TRAITER LA DOULEUR NEUROPATHIQUE
Ces douleurs répondent peu ou pas aux antalgiques usuels. Plus précoce sera le traitement, moins grand sera le risque de passage à la chronicité.
› En première intention, on choisit (en expliquant au patient que le délai d’action des traitements peut être retardé de plusieurs jours voire semaines) :
- Un anti-épileptique : la prégabaline ou la gabapentine à doses progressives. Initier à doses faibles
(75 mg/jour pour la prégabaline, 300 mg/jour pour la gabapentine, voire moins en cas d’insuffisance rénale) et augmenter par palier en fonction de l’efficacité et de la tolérance en prévenant des effets indésirables possibles (somnolence, impression vertigineuse, fatigue et parfois prise de poids). La prégabaline présente l’avantage d’une pharmacocinétique linéaire permettant la mise en évidence d’une efficacité dose-réponse ce qui n’a jamais été établi pour la gabapentine, mais elle n’est pas mieux tolérée notamment aux doses maximales. Les doses efficaces sont de 1 800 à 3 600 mg/jour pour la gabapentine et de 150 à 600 mg/jour pour la prégabaline avec des effets inconstants pour la dose de 150 mg/jour (2).
- Ou un antidépresseur. L’efficacité des antidépresseurs tricycliques est largement établie dans les douleurs neuropathiques post-zostériennes, l’amitriptyline étant la plus utilisée. Leurs effets indésirables sont dépendants de la dose (sécheresse de la bouche, constipation, sueurs, troubles visuels, palpitations, rétention urinaire, troubles cognitifs, confusion, hypotension orthostatique.)

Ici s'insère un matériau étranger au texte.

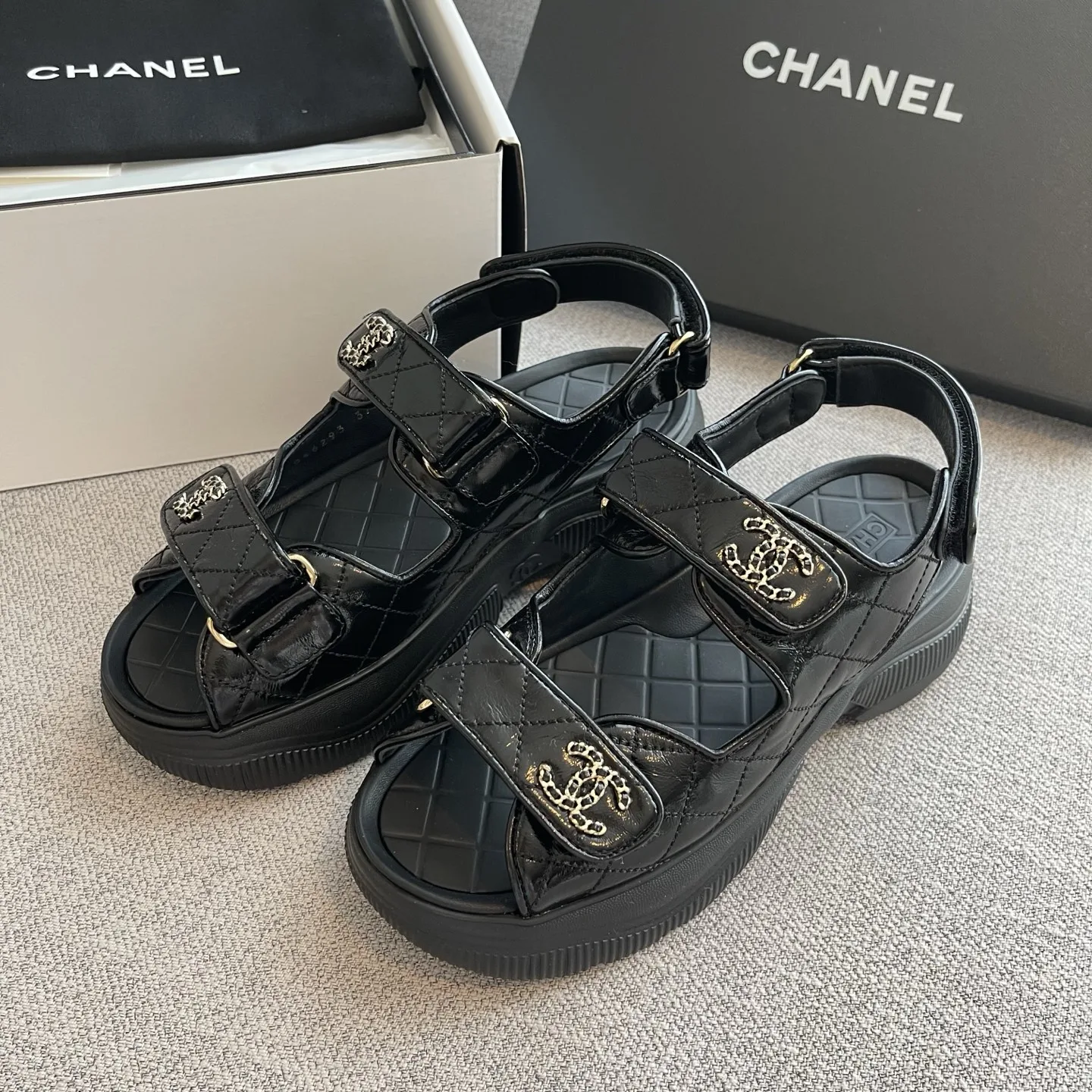 유광 벨크로 샌들 25FW G46293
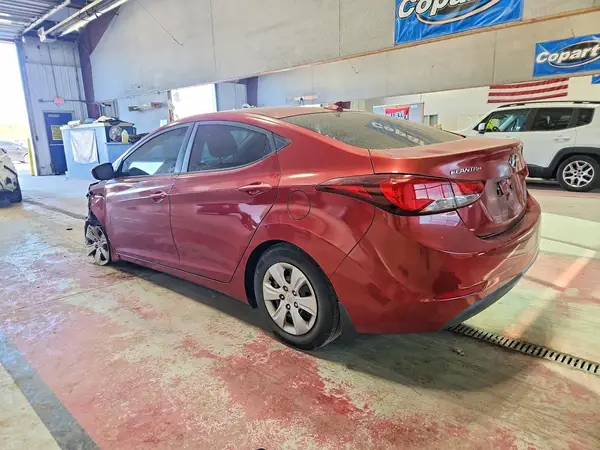 5NPDH4AEXGH797852 — 2016 Hyundai Elantra, фото 2 с аукциона Copart, Боковая часть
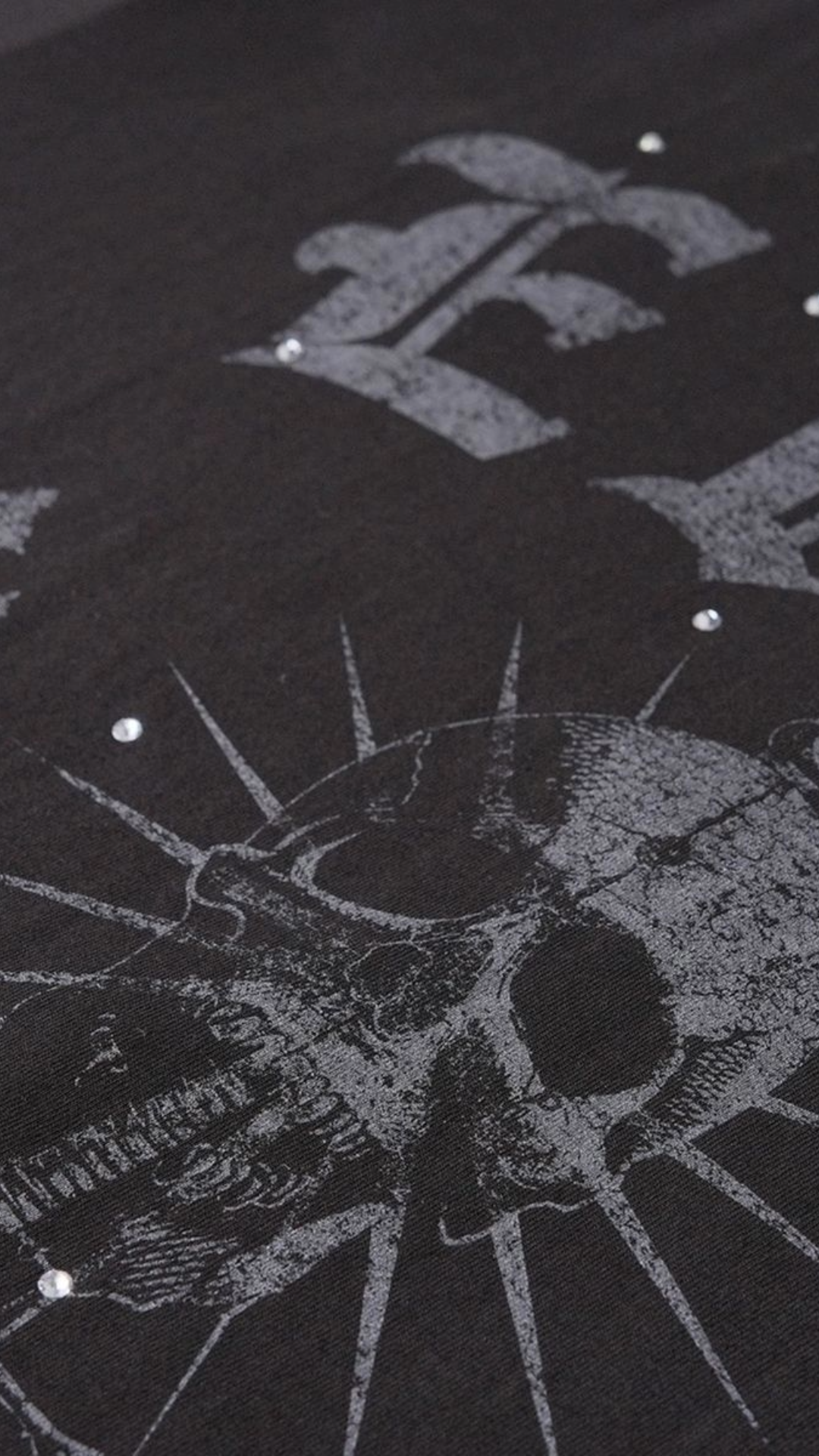 EVOL STATUE TEE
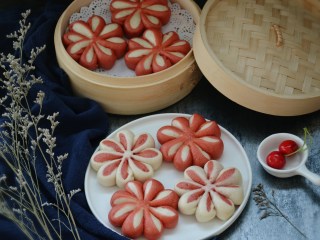 25、花朵馒头,两种颜色搭配更漂亮。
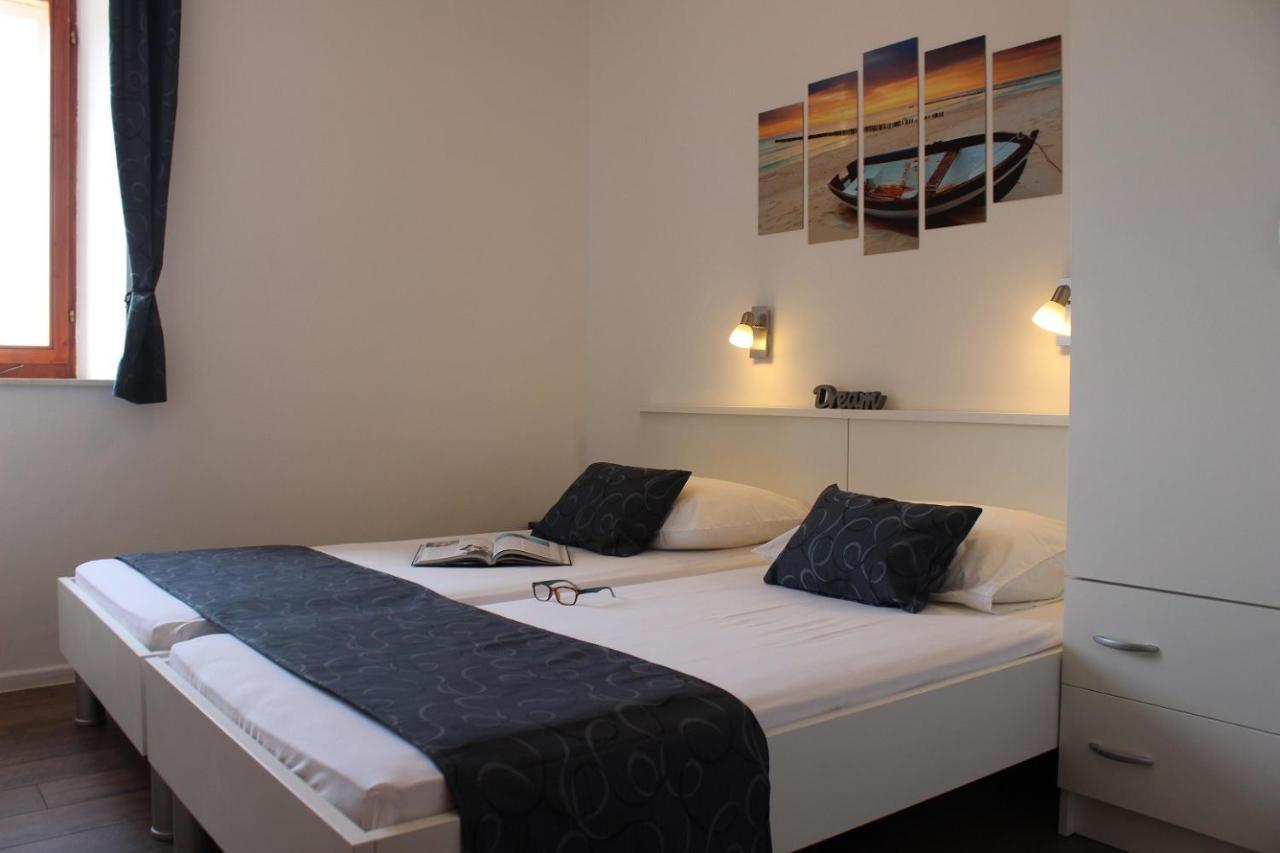Apartments Baldo Слано Екстериор снимка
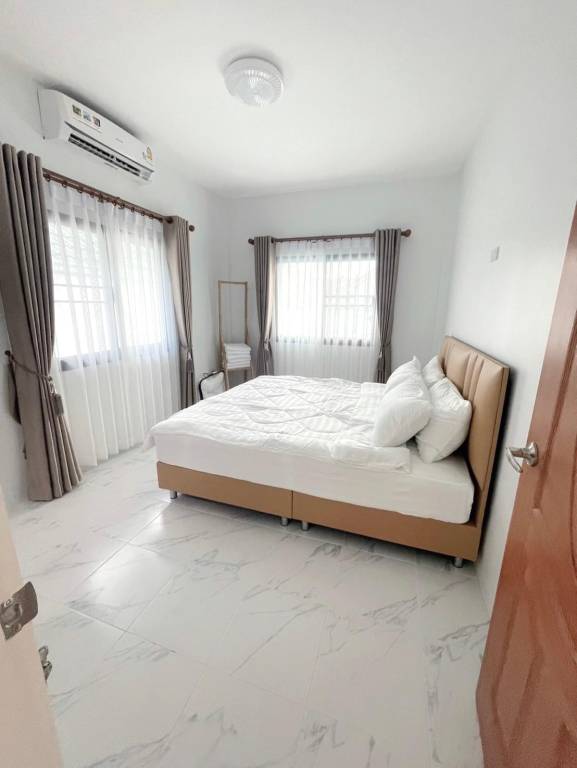 Sugar Beach Pool Villa Bangsaen in Chonburi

- L’association anti-épileptique et antidépresseur est justifiée en cas d’efficacité insuffisante de chacun des traitements en monothérapie.
- Les emplâtres de lidocaïne, bien tolérés, peuvent être associées en 1re intention au traitement par voie orale ou proposés seuls, notamment chez le sujet très âgé : jusqu’à trois emplâtres par 24 h peuvent être appliqués sur la zone douloureuse pendant une durée maximale de 12 h.
› En deuxième intention, on peut proposer un inhibiteur de recapture sélectif de la sérotonine et de la noradrénaline (IRSNA), en particulier la duloxétine dont l’AMM est restreinte à la douleur neuropathique du diabétique, mais dont l’efficacité a été établie sur d’autres douleurs chroniques, neuropathiques ou non.
› La prescription de tramadol est possible en cas d’échec, mais attention à leur utilisation en association avec les antidépresseurs à fortes doses, en raison d’un risque de syndrome sérotoninergique ; en outre, le tramadol est souvent mal toléré chez le sujet âgé.
› La prescription d’opioïdes forts n’est proposée qu’en dernière intention, seule ou en association.
› Les patchs de haute concentration de capsaïcine sont désormais disponibles pour ces patients, mais en réserve hospitalière. Ils ont l’avantage d’une durée d’action prolongée après une application pendant une heure sur la zone douloureuse, mais leur application s’accompagne initialement de douleurs liés aux propriétés de la capsaïcine (brulûre initiale par sensibilisation des nocicepteurs, puis désensibilisation secondaire).
› L’efficacité de ces traitements est souvent partielle, le tiers à la moitié des patients étant soulagés par les traitements (douleur améliorée d’environ 50 %).